Cutting bacon and other processed meats out of your diet, as well as reducing your intake of alcoholic beverages, could reduce cancer risks by 40 per cent, according to the World Cancer Research Fund (WCRF) guidelines. The study, updated once every 10 years, based its research on more than 51 million people around the globe. It marks the most comprehensive cancer analysis to date, particularly when it comes to what causes the disease.
According to the research, being overweight is linked to at least 12 different cancers, more than twice in the assessment released last decade. These cancers impacted organs including the breasts, kidneys, liver, ovaries, stomach, mouth and throat, just to name a few. It is predicted that obesity will overtake smoking as the biggest cancer risk within a few years.
The findings are expected to be presented at the European Congress on Obesity in Vienna, Austria, which already predicted that 22 per cent of the world’s population would be obese by 2045.
In addition to cutting bacon and alcohol, WCRF recommends people switch sugary drinks such as soft drinks with water and other unsweetened beverages. It also encouraged people to reduce consumption of fatty and sugary fast foods, as the number of new cancer diagnoses is expected to jump to 24 million by 2035. The increase of 58 per cent is being blamed on more countries around the world adopting “Western” lifestyles. At present, 40 per cent of cancers are thought to be preventable.
The WCRF suggested a total of 10-point plan to avoid getting cancer. It said being a healthy weight and keeping your weight within the healthy range by avoiding weight gain was important, while physical activity should be implemented as a regular life. Countries around the world have already started taking note. Public Health England recently launched strict new guidelines for the nation when it comes to sugars and fats in foods, with big brands being forced to reduce sugar and fat content on popular foods to avoid a sugar tax.

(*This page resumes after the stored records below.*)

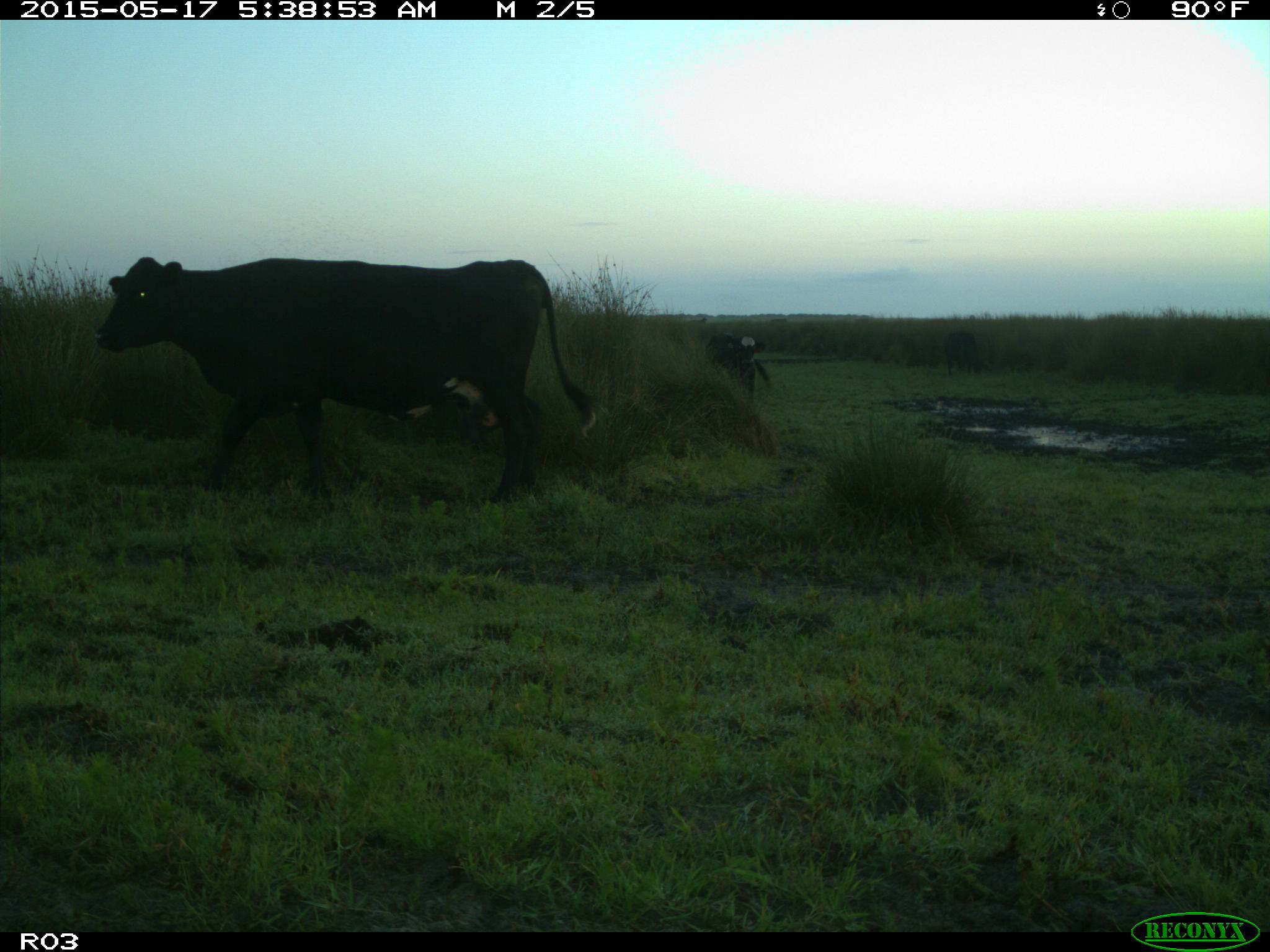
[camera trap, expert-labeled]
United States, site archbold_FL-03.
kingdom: Animalia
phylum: Chordata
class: Mammalia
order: Artiodactyla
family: Bovidae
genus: Bos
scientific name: Bos taurus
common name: domestic cow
Bos taurus (domestic cow).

While fast foods and processed snacks high in fat, starches and sugar should be limited, people are encouraged to eat more wholegrains, fruits, vegetables and beans as part of a regular cancer-preventing diet. It’s also important not to rely on supplements and nutritional needs should be met through diet alone where possible.
Red and processed meats should only be eaten in moderation, meaning people should restrict their intake of pork, beef and lamb and bacon where possible. As mentioned above, water is the recommended drink of choice and sweetened drinks should only be consumed on rare occasions. For cancer prevention, the WCRF also said to avoid alcohol completely.
It also encouraged mothers to breastfeed babies and for people to follow all the recommendations listed as part of the report – even after a cancer diagnosis. It also said that smoking and avoiding exposure to tobacco and the sun is important in reducing the risk of cancer.